▶ [Collected data entries]:
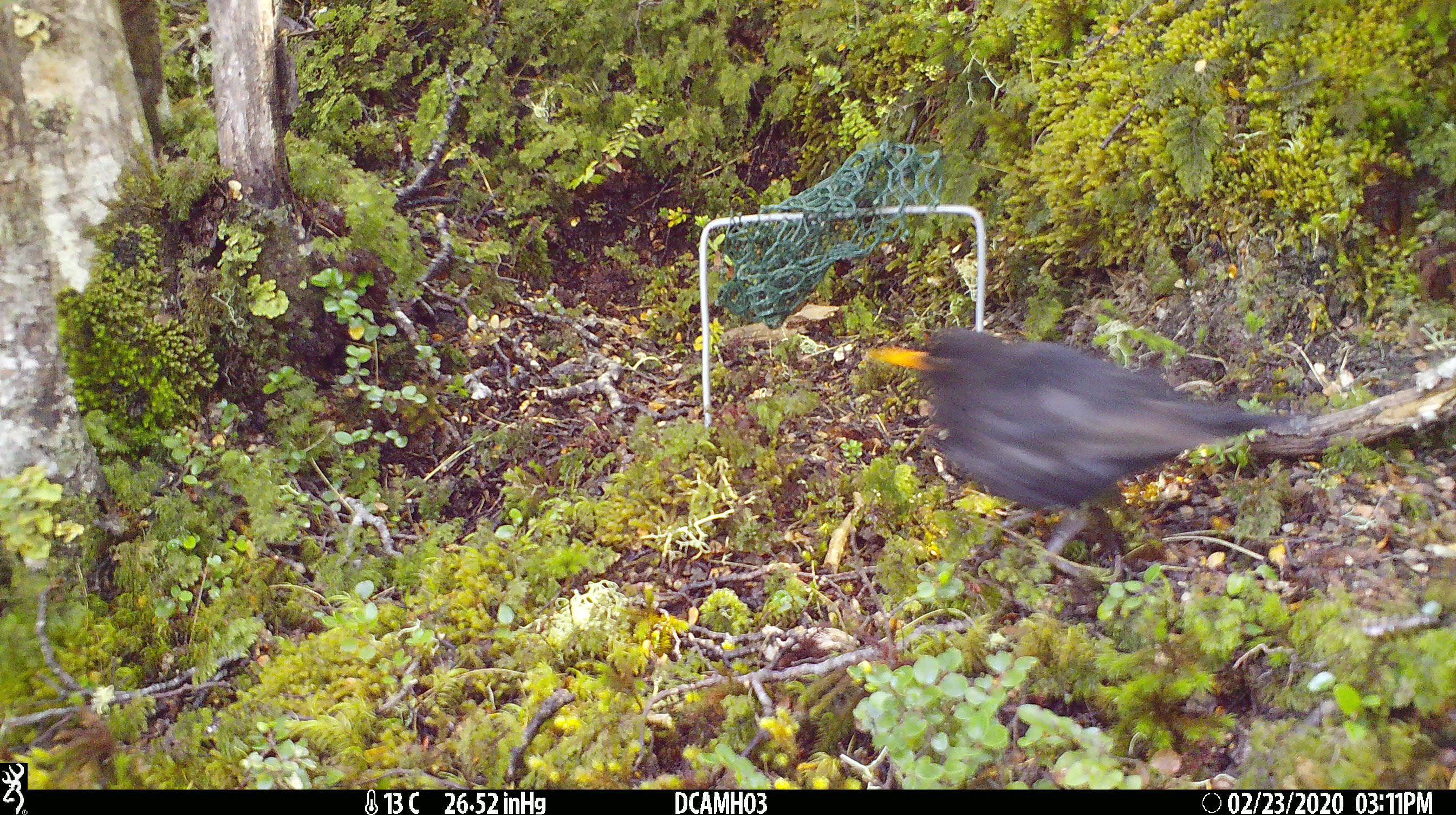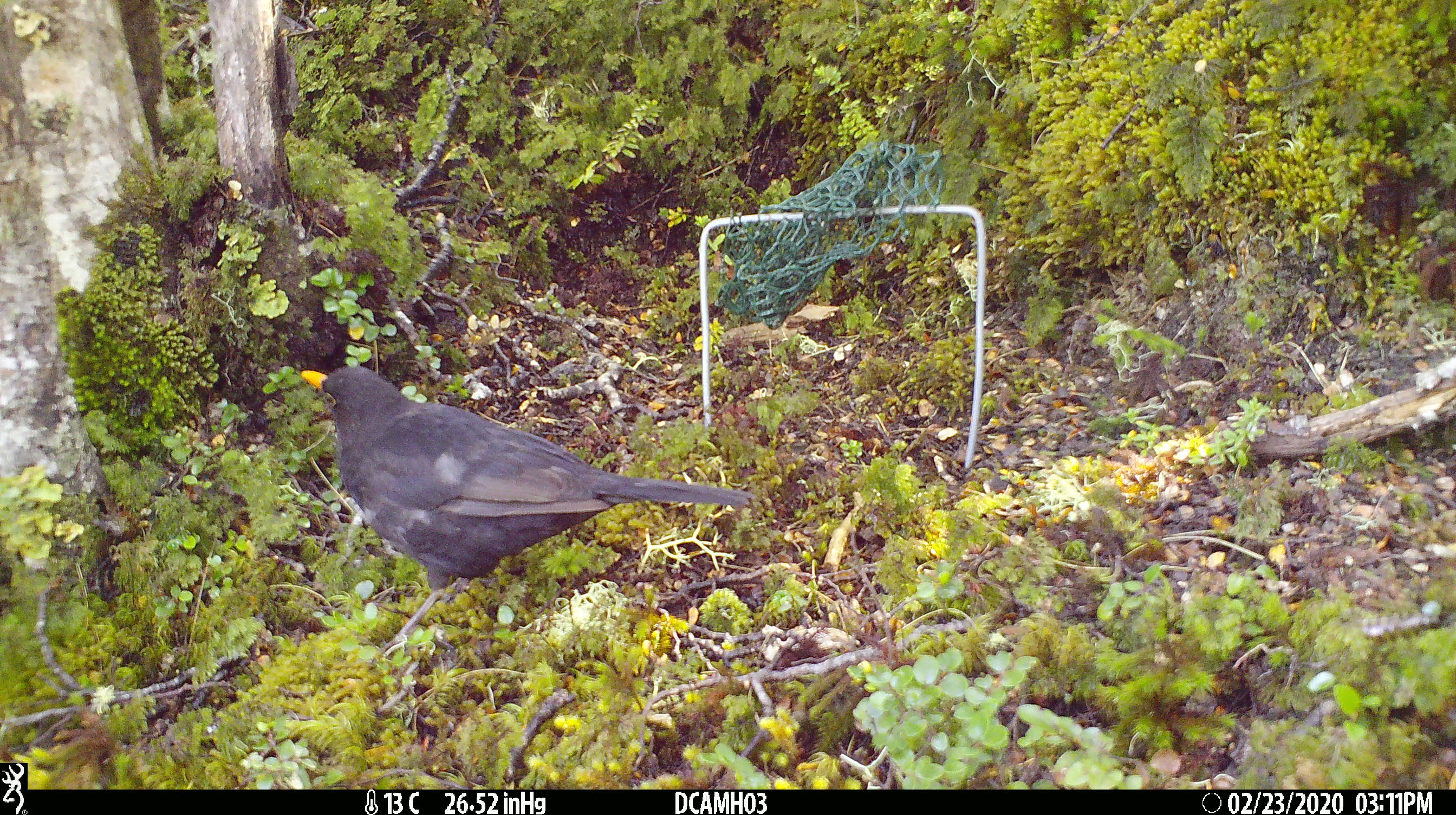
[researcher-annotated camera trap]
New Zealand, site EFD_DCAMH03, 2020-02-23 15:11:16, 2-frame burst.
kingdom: Animalia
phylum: Chordata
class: Aves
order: Passeriformes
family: Turdidae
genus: Turdus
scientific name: Turdus merula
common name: eurasian blackbird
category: blackbird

▶ [Problem details]: Give the entries again exactly. Pictures stay out.

▶ [Result of this task]:
[researcher-annotated camera trap]
New Zealand, site EFD_DCAMH03, 2020-02-23 15:11:16, 2-frame burst.
kingdom: Animalia
phylum: Chordata
class: Aves
order: Passeriformes
family: Turdidae
genus: Turdus
scientific name: Turdus merula
common name: eurasian blackbird
category: blackbird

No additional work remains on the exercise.